— Start —
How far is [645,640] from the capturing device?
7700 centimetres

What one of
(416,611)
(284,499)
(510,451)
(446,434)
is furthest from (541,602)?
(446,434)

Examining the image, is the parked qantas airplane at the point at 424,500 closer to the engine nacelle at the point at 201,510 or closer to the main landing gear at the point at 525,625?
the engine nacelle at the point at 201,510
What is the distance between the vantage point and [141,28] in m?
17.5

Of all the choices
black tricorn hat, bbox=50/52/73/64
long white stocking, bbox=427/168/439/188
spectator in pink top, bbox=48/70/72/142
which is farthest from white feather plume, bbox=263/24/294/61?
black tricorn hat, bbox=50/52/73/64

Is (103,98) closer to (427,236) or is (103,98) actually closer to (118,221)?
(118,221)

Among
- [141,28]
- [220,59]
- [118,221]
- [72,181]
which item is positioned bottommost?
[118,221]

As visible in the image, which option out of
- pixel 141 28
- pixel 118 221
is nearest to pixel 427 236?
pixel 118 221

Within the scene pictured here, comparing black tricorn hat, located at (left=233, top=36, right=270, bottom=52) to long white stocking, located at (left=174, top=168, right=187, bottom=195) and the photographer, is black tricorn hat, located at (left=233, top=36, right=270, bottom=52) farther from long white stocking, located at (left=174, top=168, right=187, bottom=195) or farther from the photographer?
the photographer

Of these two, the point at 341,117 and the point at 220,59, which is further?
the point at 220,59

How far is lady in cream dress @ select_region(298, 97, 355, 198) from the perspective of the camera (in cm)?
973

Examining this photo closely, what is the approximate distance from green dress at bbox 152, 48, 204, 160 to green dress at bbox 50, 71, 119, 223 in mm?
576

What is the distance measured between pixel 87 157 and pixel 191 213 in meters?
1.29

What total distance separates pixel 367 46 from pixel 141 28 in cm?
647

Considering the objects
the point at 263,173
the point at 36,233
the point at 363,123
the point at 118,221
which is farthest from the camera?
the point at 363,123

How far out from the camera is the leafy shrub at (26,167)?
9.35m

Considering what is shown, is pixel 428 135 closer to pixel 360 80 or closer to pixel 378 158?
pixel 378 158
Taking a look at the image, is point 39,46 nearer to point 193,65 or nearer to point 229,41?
— End —
• **The request**
Only the lines from the one containing "Of these two, the" to the end of the records should be repeated, exactly as they appear.

• **Reply to the task**
Of these two, the point at 341,117 and the point at 220,59, which is further?
the point at 220,59

How far is lady in cream dress @ select_region(298, 97, 355, 198) from the perspective of the camera (in cm)?
973

Examining this photo closely, what is the approximate distance from green dress at bbox 152, 48, 204, 160 to green dress at bbox 50, 71, 119, 223 in mm?
576

What is the distance measured between pixel 87 157 and pixel 191 213 in meters?
1.29

What total distance separates pixel 367 46 from pixel 141 28 in cm?
647

Considering the objects
the point at 263,173
the point at 36,233
the point at 363,123
the point at 118,221
which is farthest from the camera?
the point at 363,123

How far out from the camera is the leafy shrub at (26,167)?
9.35m

Considering what is shown, is pixel 428 135 closer to pixel 360 80 or closer to pixel 378 158?
pixel 378 158
Taking a look at the image, is point 39,46 nearer to point 193,65 or nearer to point 229,41?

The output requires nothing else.